[1.x] Entity Access by Reference Field

Supporting this request. @Grevil is an essential and super reliable member of our Drupal Developer Team since 2 years 6 months now and I'm sure he's eager to follow Drupal (security) best practices!

Clear +1. Also have a look at his profile and the many contrib issues he fixed or helped to fix already. (Even 8 core issues).

Thank you for applying! Reviewers will review the project files, describing what needs to be changed.

Please read Review process for security advisory coverage: What to expect → for more details and Security advisory coverage application checklist → to understand what reviewers look for. Tips for ensuring a smooth review gives some hints for a smoother review.

To reviewers: Please read How to review security advisory coverage applications → , What to cover in an application review → , and Drupal.org security advisory coverage application workflow → .

While this application is open, only the user who opened the application can make commits to the project used for the application.

Reviewers only describe what needs to be changed; they don't provide patches to fix what reported in a review.

Thank you for applying!

Please notice that the purpose of these applications is reviewing a project to understand what the person who applies understands about writing secure code that follows the Drupal coding standards and correctly uses the Drupal API, not what all the project maintainers collectively understand about those points.

In the branch used for this application there are five commits done by another person, out of 20 commits done.

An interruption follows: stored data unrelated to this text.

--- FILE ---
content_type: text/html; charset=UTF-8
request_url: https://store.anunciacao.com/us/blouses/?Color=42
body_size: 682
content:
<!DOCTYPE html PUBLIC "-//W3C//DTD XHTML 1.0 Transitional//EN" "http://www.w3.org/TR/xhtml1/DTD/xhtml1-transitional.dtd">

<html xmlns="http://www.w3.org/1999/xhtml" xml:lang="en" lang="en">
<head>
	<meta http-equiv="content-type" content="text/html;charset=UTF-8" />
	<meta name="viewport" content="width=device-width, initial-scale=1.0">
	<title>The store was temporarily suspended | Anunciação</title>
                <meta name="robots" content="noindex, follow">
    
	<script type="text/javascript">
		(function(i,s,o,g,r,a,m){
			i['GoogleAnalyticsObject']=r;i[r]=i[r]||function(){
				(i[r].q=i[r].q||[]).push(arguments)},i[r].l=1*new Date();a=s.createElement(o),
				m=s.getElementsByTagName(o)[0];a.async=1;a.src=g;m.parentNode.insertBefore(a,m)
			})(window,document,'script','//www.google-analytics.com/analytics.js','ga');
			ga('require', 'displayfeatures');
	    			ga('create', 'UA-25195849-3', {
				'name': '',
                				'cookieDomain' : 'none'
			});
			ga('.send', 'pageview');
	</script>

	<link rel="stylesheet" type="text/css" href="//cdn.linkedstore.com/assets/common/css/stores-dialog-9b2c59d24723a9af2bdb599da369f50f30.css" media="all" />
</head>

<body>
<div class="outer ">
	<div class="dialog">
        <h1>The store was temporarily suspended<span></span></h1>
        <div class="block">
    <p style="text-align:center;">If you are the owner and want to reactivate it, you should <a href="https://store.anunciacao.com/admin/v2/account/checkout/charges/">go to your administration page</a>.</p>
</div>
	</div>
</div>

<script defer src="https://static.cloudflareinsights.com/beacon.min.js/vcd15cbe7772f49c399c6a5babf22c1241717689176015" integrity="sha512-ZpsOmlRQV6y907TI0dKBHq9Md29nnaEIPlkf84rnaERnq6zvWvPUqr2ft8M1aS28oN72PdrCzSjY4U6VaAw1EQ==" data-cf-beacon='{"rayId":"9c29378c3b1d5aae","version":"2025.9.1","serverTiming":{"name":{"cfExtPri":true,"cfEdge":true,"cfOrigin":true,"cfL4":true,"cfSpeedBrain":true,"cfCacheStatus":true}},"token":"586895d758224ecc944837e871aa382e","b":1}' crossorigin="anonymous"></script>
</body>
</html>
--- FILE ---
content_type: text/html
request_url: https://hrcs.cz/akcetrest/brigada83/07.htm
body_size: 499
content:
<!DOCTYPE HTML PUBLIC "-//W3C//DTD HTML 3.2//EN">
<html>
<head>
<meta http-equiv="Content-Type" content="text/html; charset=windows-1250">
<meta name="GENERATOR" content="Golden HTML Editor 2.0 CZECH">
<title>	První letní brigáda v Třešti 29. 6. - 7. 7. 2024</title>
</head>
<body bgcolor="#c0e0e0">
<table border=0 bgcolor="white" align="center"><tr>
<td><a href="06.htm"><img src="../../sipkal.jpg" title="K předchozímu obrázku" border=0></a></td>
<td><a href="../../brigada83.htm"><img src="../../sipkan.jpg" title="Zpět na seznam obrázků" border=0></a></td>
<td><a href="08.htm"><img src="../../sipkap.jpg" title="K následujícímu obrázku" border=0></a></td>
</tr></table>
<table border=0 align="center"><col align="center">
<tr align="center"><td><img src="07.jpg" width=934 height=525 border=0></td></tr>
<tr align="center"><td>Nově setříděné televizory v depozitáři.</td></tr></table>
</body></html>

Please see that the 5 commits made by another person all relate to issues. In these issues combined are 33 further commits. Out of these 33 commits, only 3 were made by another person. Only because somebody reviews and merges an issue, doesn't mean they wrote the commit.
Please see for yourself:
https://git.drupalcode.org/project/entity_access_by_reference_field/-/me...
https://git.drupalcode.org/project/entity_access_by_reference_field/-/me...
https://git.drupalcode.org/project/entity_access_by_reference_field/-/me...
https://git.drupalcode.org/project/entity_access_by_reference_field/-/me...
https://git.drupalcode.org/project/entity_access_by_reference_field/-/me...
https://git.drupalcode.org/project/entity_access_by_reference_field/-/me...

I saw who created the merge request, and that is the reason I left the comment. While this application is open, we expect that commits on the project and in the branch used for the application are done from the person who created the application, not from other project maintainers.
Since this point does not seem clear to everybody, I left a comment.

Thanks @apaderno for the clarification. I think this was misunderstood and @Grevil thought the application is blocked by this situation. But you just wanted to point out the details. So all good and this can be proceeded. Thanks :)

@apaderno completely misunderstood you then! I apologize if I sounded rude!

Thank you for your contribution! I am going to update your account.

These are some recommended readings to help with excellent maintainership:

• Dries → ' post on Responsible maintainers
• Best practices for creating and maintaining projects →
• Maintaining a drupal.org project with Git →
• Commit messages - providing history and credit →
• Release naming conventions → .
• Helping maintainers in the issue queues →

You can find more contributors chatting on the Slack → #contribute channel. So, come hang out and stay involved → .
Thank you, also, for your patience with the review process.
Anyone is welcome to participate in the review process. Please consider reviewing other projects that are pending review → . I encourage you to learn more about that process and join the group of reviewers.

I thank all the reviewers.

Great Stuff! Thanks a LOT @apaderno! 🤩🎉

Automatically closed - issue fixed for 2 weeks with no activity.